By now, you should understand what containers are and how to build and run containers using Docker. However, how we ran containers using Docker was not optimal from a production standpoint. Let me give you a few considerations to think about:

  • As portable containers can run on any Docker machine just fine, multiple containers also share server resources to optimize resource consumption. Now, think of a microservices application that comprises hundreds of containers. How will you choose what machine to run the containers on? What if you want to dynamically schedule the containers to another machine based on resource consumption?
  • Containers provide horizontal scalability as you can create a copy of the container and use a load balancer in front of a pool of containers. One way of doing this is to decide upfront and deploy the desired number of containers, but that isn’t optimal resource utilization. What if I tell you that you need to horizontally scale your containers dynamically with traffic – in other words, by creating additional container instances to handle the extra load when there is more traffic and reducing them when there is less?
  • There are container health check reports on the containers’ health. What if the container is unhealthy, and you want to auto-heal it? What would happen if an entire server goes down and you want to schedule all containers running on that server to another?
  • As containers mostly run within a server and can see each other, how would I ensure that only the required containers can interact with the other, something we usually do with VMs? We cannot compromise on security.
  • Modern cloud platforms allow us to run autoscaling VMs. How can we utilize that from the perspective of containers? For example, if I need just one VM for my containers during the night and five during the day, how can I ensure that the machines are dynamically allocated when we need them?
  • How do you manage the networking between multiple containers if they are part of a more comprehensive service mesh?

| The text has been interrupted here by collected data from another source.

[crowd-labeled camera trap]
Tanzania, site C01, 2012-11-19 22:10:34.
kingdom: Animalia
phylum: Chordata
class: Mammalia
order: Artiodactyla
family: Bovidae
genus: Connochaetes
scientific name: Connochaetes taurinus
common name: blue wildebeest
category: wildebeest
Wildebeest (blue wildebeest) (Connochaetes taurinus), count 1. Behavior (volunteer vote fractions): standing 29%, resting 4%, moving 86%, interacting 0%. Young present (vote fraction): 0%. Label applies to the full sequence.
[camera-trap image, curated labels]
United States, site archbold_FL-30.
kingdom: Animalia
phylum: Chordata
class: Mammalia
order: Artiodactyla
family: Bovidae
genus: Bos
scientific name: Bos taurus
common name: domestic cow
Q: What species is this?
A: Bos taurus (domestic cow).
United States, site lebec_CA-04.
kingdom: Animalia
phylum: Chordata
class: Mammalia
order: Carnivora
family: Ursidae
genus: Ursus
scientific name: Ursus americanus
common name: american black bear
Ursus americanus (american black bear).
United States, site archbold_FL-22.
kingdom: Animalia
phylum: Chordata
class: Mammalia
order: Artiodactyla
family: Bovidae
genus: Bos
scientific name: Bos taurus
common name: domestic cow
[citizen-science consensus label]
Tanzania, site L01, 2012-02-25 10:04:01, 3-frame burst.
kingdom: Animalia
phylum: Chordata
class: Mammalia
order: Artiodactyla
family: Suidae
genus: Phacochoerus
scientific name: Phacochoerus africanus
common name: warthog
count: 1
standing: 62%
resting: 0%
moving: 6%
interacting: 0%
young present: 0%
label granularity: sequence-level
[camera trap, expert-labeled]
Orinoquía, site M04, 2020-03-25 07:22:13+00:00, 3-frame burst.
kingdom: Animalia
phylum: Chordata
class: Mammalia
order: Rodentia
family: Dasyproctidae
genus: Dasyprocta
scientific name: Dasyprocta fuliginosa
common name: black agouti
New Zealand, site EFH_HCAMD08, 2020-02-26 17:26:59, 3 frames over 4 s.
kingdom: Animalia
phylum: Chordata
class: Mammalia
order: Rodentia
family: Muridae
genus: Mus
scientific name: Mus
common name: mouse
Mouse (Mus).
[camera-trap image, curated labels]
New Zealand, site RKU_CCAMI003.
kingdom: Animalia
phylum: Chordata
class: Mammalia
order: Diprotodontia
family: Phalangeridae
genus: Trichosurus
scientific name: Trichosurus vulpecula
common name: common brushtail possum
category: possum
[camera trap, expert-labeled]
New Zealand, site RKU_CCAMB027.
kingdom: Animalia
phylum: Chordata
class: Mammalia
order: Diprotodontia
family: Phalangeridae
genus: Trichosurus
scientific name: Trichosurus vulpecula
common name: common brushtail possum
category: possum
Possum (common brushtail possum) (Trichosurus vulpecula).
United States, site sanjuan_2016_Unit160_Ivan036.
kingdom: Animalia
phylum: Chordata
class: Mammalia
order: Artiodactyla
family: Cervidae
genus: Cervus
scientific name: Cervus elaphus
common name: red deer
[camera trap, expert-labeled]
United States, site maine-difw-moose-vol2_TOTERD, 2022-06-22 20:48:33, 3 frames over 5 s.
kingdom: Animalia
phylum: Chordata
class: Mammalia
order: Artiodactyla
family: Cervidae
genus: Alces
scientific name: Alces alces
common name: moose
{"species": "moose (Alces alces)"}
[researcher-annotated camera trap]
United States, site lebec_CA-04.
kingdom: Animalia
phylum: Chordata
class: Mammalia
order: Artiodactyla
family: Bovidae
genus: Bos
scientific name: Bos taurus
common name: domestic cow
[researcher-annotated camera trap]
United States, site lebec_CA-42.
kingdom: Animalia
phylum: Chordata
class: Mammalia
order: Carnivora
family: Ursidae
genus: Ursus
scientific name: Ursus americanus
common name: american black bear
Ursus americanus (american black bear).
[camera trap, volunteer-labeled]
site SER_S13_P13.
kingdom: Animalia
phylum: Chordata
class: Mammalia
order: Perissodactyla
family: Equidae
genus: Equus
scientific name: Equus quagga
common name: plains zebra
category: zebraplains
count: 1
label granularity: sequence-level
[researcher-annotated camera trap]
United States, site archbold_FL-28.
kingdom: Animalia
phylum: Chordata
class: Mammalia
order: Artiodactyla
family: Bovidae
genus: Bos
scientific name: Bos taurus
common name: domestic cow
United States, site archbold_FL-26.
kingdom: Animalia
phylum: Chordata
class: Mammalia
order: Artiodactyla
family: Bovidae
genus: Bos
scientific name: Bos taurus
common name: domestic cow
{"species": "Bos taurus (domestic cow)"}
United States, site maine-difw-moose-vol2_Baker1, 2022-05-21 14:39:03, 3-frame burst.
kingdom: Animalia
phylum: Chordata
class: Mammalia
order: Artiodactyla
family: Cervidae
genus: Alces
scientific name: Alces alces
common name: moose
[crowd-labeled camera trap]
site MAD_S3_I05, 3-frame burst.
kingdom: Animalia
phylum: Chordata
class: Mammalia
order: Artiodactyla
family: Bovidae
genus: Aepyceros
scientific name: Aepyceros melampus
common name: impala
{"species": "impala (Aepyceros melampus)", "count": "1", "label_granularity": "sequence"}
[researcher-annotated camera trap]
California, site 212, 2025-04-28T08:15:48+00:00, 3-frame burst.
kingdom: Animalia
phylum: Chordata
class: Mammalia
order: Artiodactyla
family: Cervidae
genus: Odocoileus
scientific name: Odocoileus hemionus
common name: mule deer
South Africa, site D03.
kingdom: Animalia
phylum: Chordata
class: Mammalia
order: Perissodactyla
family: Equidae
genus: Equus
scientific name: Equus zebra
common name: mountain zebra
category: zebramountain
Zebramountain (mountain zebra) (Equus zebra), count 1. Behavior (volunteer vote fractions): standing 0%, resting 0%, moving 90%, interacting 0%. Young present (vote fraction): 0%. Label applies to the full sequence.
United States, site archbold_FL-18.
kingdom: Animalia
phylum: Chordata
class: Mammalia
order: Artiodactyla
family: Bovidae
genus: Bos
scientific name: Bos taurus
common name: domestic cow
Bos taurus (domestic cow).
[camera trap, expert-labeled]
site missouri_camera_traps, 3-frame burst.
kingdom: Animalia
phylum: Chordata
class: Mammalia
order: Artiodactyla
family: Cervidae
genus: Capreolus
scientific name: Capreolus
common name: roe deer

The answer to all these questions is a container orchestrator, and the most popular and de facto standard for that is Kubernetes.

Kubernetes is an open source container orchestrator. A bunch of Google engineers first developed it and then open sourced it to the Cloud Native Computing Foundation (CNCF). Since then, the buzz around Kubernetes has not subsided, and for an excellent reason – Kubernetes with containers has changed the technology mindset and how we look at infrastructure entirely. Instead of treating servers as dedicated machines to an application or as part of an application, Kubernetes has allowed visualizing servers as an entity with a container runtime installed. When we treat servers as a standard setup, we can run virtually anything in a cluster of servers. So, you don’t have to plan for high availability (HA), disaster recovery (DR), and other operational aspects for every application on your tech stack. Instead, you can cluster all your servers into a single unit – a Kubernetes cluster – and containerize all your applications. You can then offload all container management functions to Kubernetes. You can run Kubernetes on bare-metal servers, VMs, and as a managed service in the cloud through multiple Kubernetes-as-a-Service offerings.